[START MATERIALS PROVIDED]

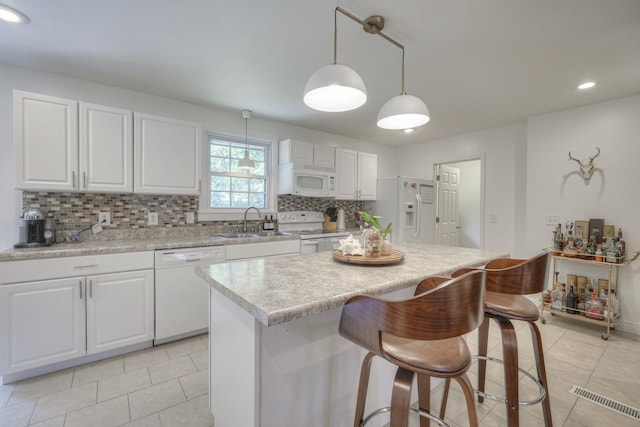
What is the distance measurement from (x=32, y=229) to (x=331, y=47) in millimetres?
2681

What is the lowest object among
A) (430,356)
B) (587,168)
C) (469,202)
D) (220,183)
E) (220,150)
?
(430,356)

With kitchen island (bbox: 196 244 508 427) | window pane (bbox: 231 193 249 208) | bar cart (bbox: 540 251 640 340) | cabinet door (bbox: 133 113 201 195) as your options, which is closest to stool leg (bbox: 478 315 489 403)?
kitchen island (bbox: 196 244 508 427)

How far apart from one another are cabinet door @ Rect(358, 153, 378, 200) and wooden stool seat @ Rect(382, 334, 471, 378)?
345 cm

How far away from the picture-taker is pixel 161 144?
271cm

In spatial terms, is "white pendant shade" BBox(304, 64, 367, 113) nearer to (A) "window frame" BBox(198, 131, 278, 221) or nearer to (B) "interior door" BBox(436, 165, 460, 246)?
(A) "window frame" BBox(198, 131, 278, 221)

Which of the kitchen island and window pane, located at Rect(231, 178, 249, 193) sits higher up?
window pane, located at Rect(231, 178, 249, 193)

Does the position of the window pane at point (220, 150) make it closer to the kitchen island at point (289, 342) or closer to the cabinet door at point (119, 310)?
the cabinet door at point (119, 310)

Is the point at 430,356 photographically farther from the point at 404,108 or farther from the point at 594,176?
the point at 594,176

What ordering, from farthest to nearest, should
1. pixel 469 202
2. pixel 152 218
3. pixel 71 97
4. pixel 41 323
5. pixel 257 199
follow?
pixel 469 202 → pixel 257 199 → pixel 152 218 → pixel 71 97 → pixel 41 323

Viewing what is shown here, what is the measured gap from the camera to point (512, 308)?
1.42 meters

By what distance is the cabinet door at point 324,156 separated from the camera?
3875 millimetres

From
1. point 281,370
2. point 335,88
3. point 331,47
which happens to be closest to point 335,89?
point 335,88

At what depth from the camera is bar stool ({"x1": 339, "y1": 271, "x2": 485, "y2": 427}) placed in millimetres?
830

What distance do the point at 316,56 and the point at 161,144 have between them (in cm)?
166
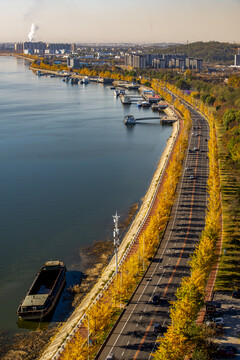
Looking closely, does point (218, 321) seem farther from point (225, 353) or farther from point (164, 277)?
point (164, 277)

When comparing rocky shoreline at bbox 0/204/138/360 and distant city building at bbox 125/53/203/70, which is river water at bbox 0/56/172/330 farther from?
distant city building at bbox 125/53/203/70

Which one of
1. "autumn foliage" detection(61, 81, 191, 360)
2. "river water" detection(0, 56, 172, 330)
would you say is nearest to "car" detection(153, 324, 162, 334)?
"autumn foliage" detection(61, 81, 191, 360)

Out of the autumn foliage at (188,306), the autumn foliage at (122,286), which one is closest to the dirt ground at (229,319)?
the autumn foliage at (188,306)

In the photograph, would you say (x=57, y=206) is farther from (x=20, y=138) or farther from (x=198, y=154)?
(x=20, y=138)

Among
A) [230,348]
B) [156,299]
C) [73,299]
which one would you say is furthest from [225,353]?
[73,299]

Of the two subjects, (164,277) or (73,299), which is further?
(73,299)

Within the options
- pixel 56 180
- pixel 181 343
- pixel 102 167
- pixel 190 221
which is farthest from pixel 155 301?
pixel 102 167

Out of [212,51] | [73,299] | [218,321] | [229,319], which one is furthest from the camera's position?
[212,51]
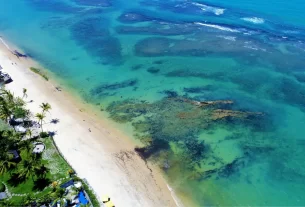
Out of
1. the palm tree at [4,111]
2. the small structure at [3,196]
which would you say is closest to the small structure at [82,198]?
the small structure at [3,196]

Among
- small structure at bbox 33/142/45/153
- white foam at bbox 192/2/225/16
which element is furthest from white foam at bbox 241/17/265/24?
small structure at bbox 33/142/45/153

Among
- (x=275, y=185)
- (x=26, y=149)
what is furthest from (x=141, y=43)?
(x=275, y=185)

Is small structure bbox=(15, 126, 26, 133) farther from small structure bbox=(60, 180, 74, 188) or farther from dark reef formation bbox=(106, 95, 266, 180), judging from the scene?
dark reef formation bbox=(106, 95, 266, 180)

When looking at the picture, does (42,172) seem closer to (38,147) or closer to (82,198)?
(38,147)

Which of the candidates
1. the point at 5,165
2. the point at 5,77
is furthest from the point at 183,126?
the point at 5,77

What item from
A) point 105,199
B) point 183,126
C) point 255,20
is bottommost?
point 105,199

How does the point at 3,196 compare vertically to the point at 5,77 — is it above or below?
below

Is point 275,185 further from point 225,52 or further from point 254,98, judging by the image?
point 225,52
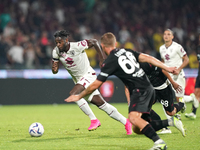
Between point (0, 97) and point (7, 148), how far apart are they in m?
9.18

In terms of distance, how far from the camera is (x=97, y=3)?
18.6 m

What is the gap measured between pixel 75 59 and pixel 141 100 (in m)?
2.45

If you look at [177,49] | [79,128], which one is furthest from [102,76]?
[177,49]

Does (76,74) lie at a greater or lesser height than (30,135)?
greater

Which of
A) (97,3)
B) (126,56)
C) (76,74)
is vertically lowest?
(76,74)

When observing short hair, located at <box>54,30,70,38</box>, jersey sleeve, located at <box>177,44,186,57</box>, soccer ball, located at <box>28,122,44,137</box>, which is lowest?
soccer ball, located at <box>28,122,44,137</box>

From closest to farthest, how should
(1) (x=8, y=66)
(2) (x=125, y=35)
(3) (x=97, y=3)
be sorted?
(1) (x=8, y=66)
(2) (x=125, y=35)
(3) (x=97, y=3)

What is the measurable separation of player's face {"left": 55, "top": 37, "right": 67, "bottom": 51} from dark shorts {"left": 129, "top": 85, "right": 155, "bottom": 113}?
231cm

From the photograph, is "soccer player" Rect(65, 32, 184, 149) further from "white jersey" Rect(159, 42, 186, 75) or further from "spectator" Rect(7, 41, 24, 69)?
"spectator" Rect(7, 41, 24, 69)

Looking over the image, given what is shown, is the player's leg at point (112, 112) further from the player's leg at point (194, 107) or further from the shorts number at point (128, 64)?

[END MATERIALS PROVIDED]

• [PROMPT]
Lay out the lines from the one containing "Does (76,74) lie" through the last line of the items as a Markdown table with the columns Row and Line. Give each non-blank line its own row with a running number, and leave out blank lines.

• [COMPLETED EXERCISE]
| Row | Line |
|---|---|
| 1 | Does (76,74) lie at a greater or lesser height than (30,135)? |
| 2 | greater |
| 3 | Which of |
| 4 | A) (97,3) |
| 5 | B) (126,56) |
| 6 | C) (76,74) |
| 7 | is vertically lowest? |
| 8 | (76,74) |
| 9 | When observing short hair, located at <box>54,30,70,38</box>, jersey sleeve, located at <box>177,44,186,57</box>, soccer ball, located at <box>28,122,44,137</box>, which is lowest? |
| 10 | soccer ball, located at <box>28,122,44,137</box> |
| 11 | From closest to farthest, how should |
| 12 | (1) (x=8, y=66) |
| 13 | (2) (x=125, y=35) |
| 14 | (3) (x=97, y=3) |
| 15 | be sorted? |
| 16 | (1) (x=8, y=66) |
| 17 | (2) (x=125, y=35) |
| 18 | (3) (x=97, y=3) |
| 19 | What is the measurable separation of player's face {"left": 55, "top": 37, "right": 67, "bottom": 51} from dark shorts {"left": 129, "top": 85, "right": 155, "bottom": 113}? |
| 20 | 231cm |
| 21 | From the photograph, is "soccer player" Rect(65, 32, 184, 149) further from "white jersey" Rect(159, 42, 186, 75) or further from "spectator" Rect(7, 41, 24, 69)? |
| 22 | "spectator" Rect(7, 41, 24, 69) |
| 23 | Looking over the image, given what is shown, is the player's leg at point (112, 112) further from the player's leg at point (194, 107) or further from the shorts number at point (128, 64)? |